=== Section Start ===

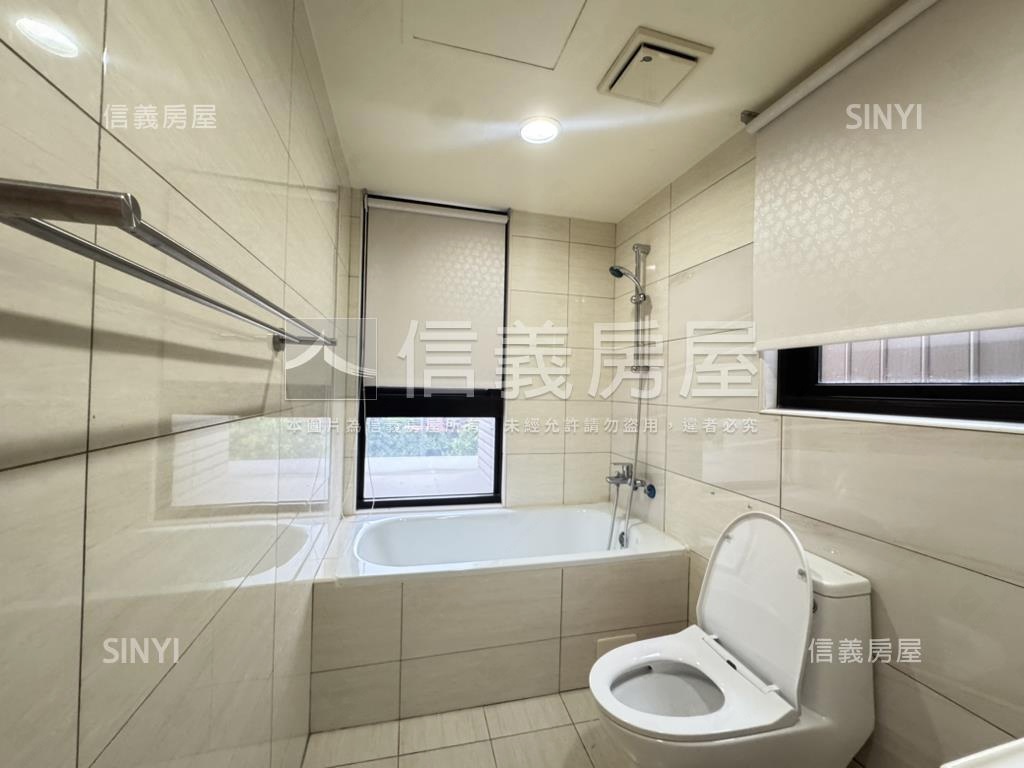 璟都ＨＯＭＥ１露臺戶房屋室內格局與周邊環境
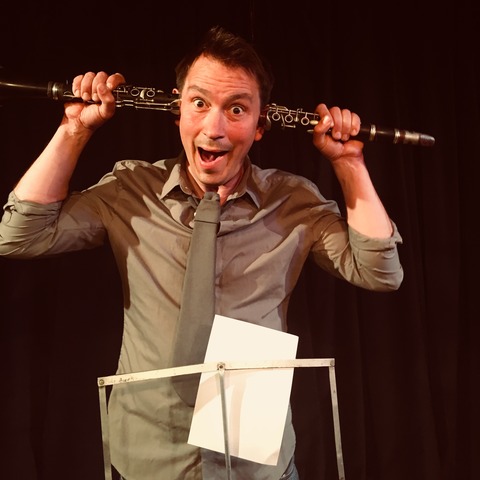 Im Rausch der Vernunft - Jochen Falck - Potsdam - 18.10.2025 19:30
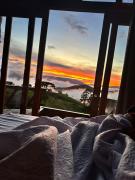 Chalés Encanto Das Pedras - Chalé Master luxo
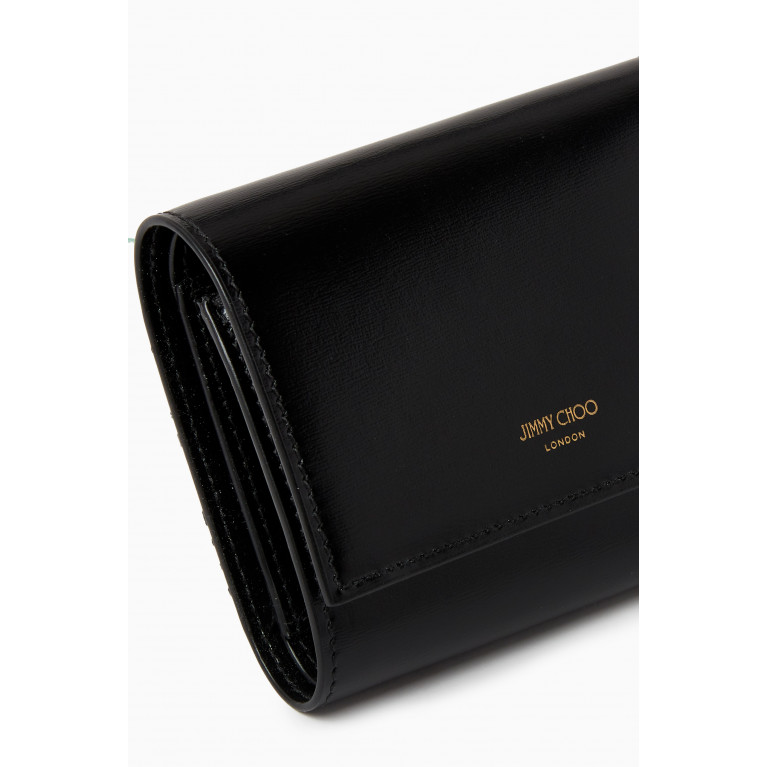 Jimmy Choo - Marinda Wallet in Leather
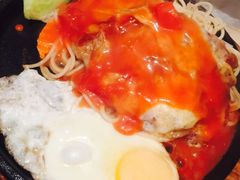 -元品牛排·休闲厨坊(晋江实小店)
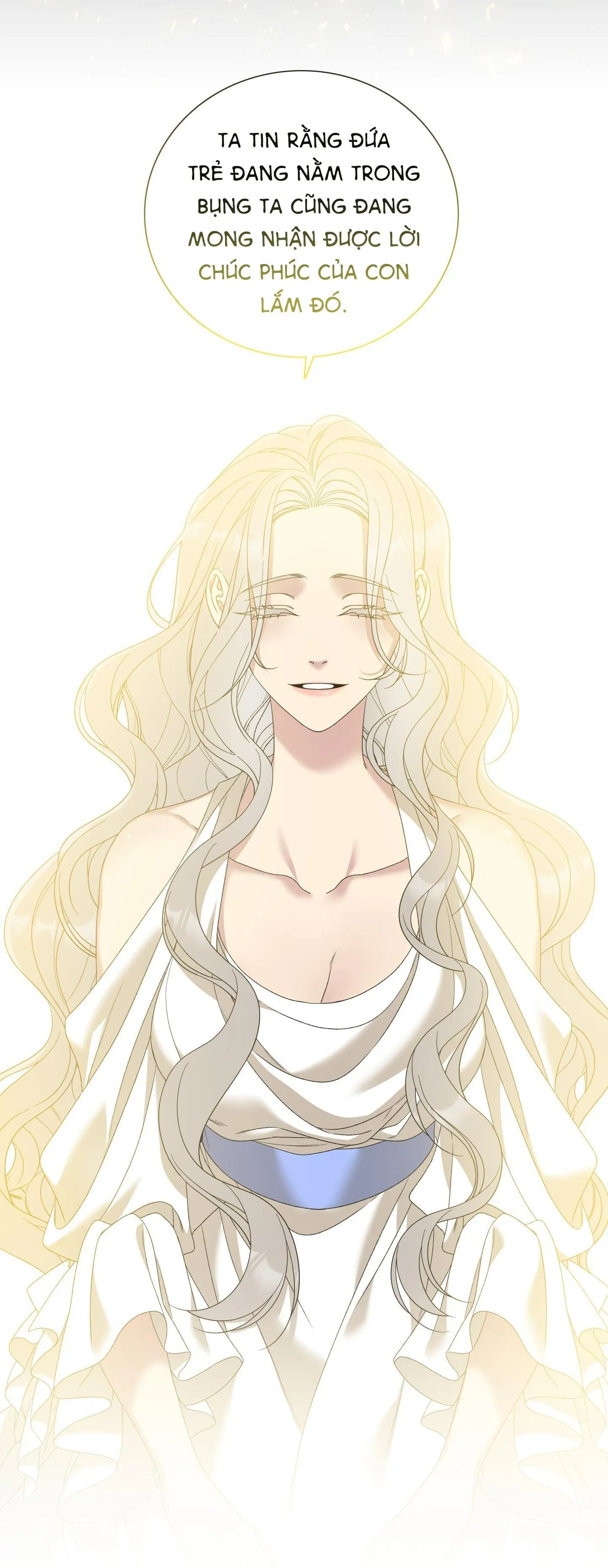 ÁI TÌNH TỰ TÂM Chapter 67 Trang 28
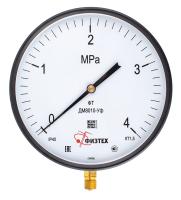 Манометры общетехнические ДМ8010-Уф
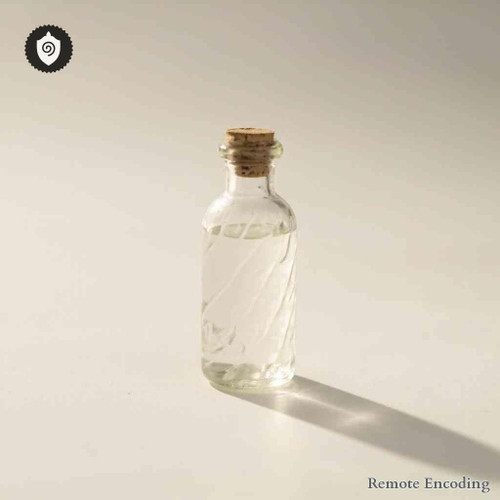 Ribonucleic Acid Rna quantum transmission element for remote imprint and distance energy relay in energetic fields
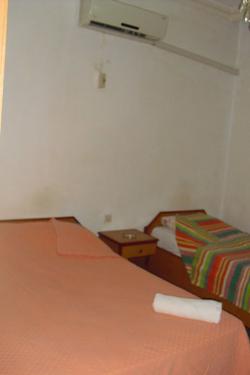 Avrasya Hostel Pansiyon Antalya
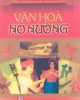 Ebook Văn hóa Nõ Nường - Dương Đình Minh Sơn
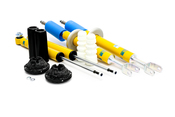 Audi Cup Kit - Bilstein B8 Performance Plus 35116301KT6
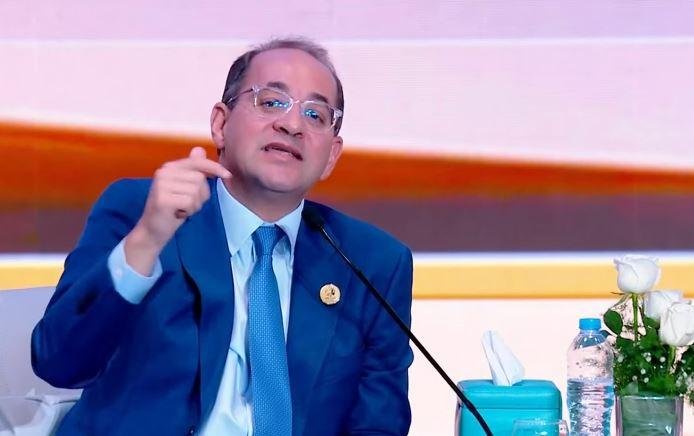 وزير المالية: التحرك التدريجي لأسعار البترول في حدود مقبولة أفضل من الوصول لمرحلة الأزمة مثل ظلام 2013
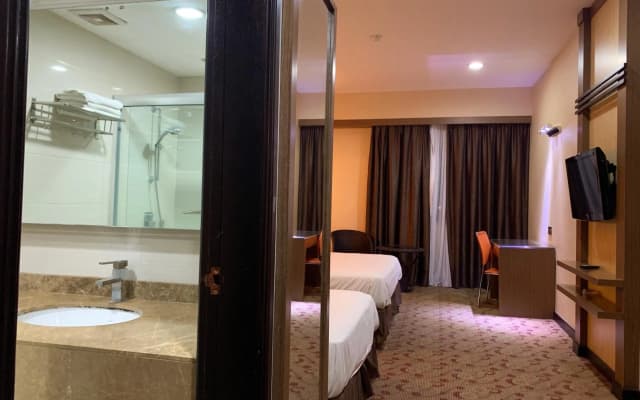 Sento Hotel - photo 3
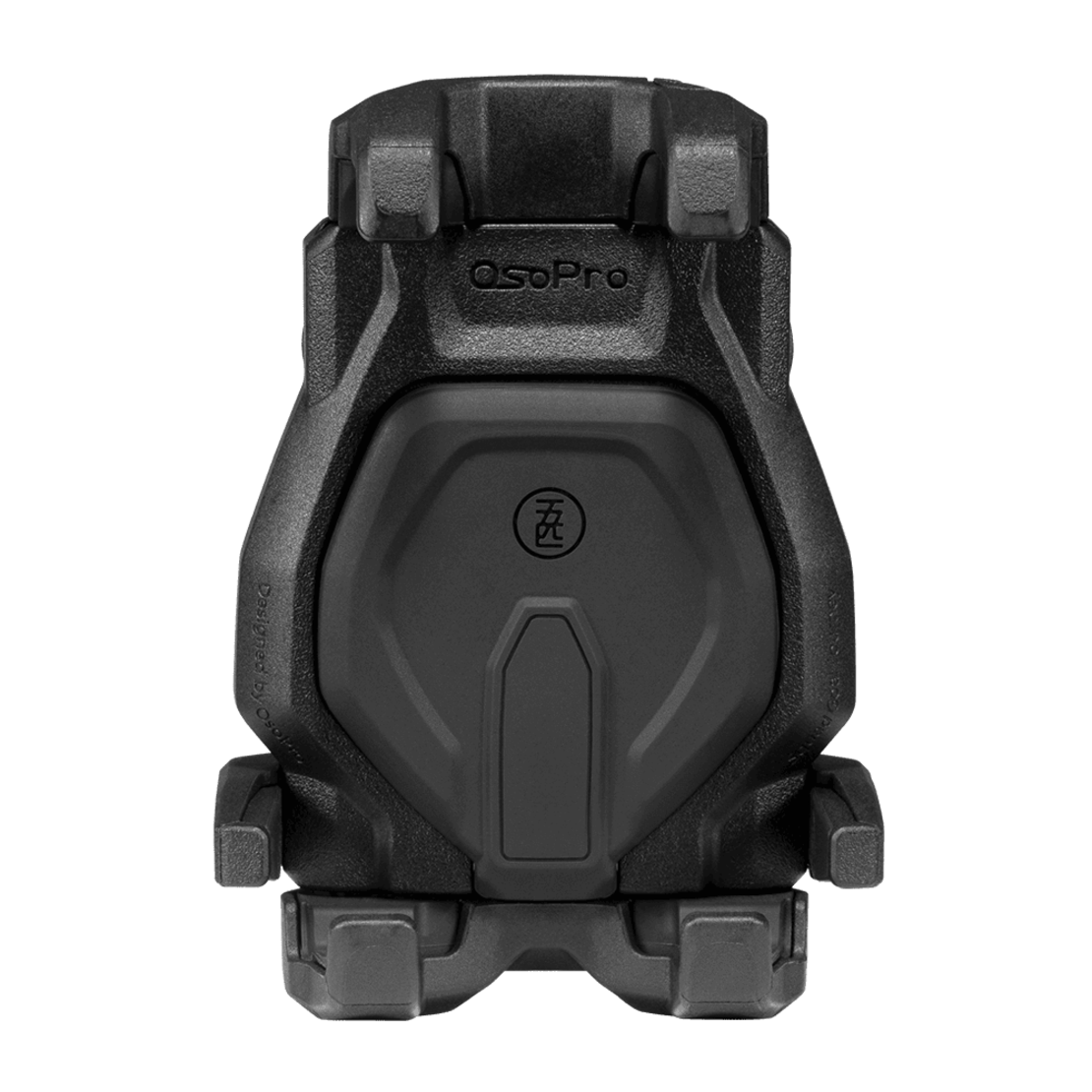 תושבת לסמארטפון - טעינה אלחוטית - OSOPRO TORTOISE 8M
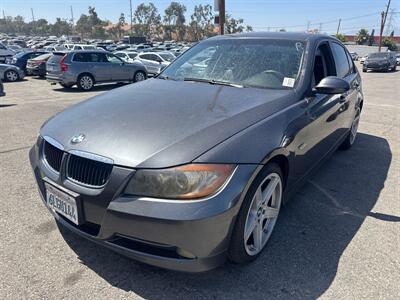 2008 BMW 328i   - Photo 1 - North Hollywood, CA 91601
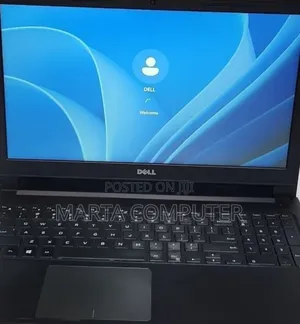 New Laptop Dell Vostro 15 3000 8GB Intel Core i5 HDD 1T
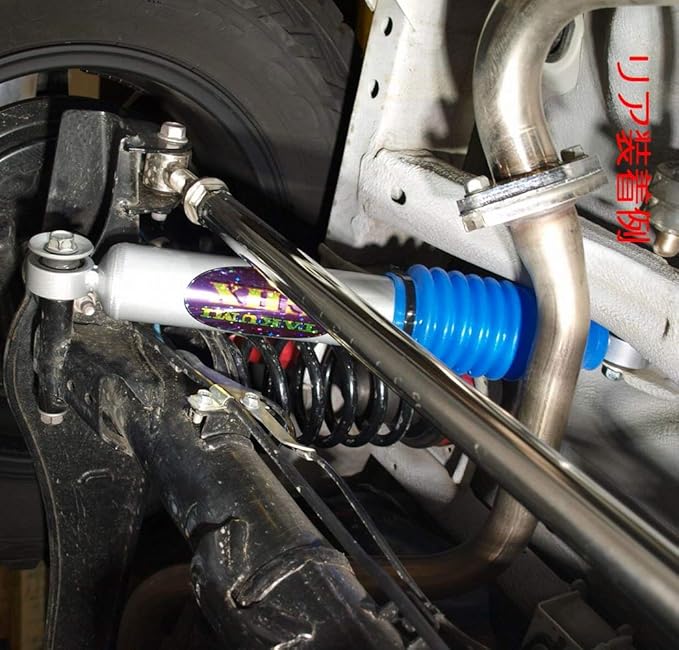 安いそれに目立つ ジムニー スタビライザー JB64W JB74W Takumi-GHX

=== Section End ===

Exercise brief - Rewrite every line of the data above with "Wallet" swapped for "Purse" and nothing else changed. Leave the pictures out.

Answer below -
 璟都ＨＯＭＥ１露臺戶房屋室內格局與周邊環境
 Im Rausch der Vernunft - Jochen Falck - Potsdam - 18.10.2025 19:30
 Chalés Encanto Das Pedras - Chalé Master luxo
 Jimmy Choo - Marinda Purse in Leather
 -元品牛排·休闲厨坊(晋江实小店)
 ÁI TÌNH TỰ TÂM Chapter 67 Trang 28
 Манометры общетехнические ДМ8010-Уф
 Ribonucleic Acid Rna quantum transmission element for remote imprint and distance energy relay in energetic fields
 Avrasya Hostel Pansiyon Antalya
 Ebook Văn hóa Nõ Nường - Dương Đình Minh Sơn
 Audi Cup Kit - Bilstein B8 Performance Plus 35116301KT6
 وزير المالية: التحرك التدريجي لأسعار البترول في حدود مقبولة أفضل من الوصول لمرحلة الأزمة مثل ظلام 2013
 Sento Hotel - photo 3
 תושבת לסמארטפון - טעינה אלחוטית - OSOPRO TORTOISE 8M
 2008 BMW 328i   - Photo 1 - North Hollywood, CA 91601
 New Laptop Dell Vostro 15 3000 8GB Intel Core i5 HDD 1T
 安いそれに目立つ ジムニー スタビライザー JB64W JB74W Takumi-GHX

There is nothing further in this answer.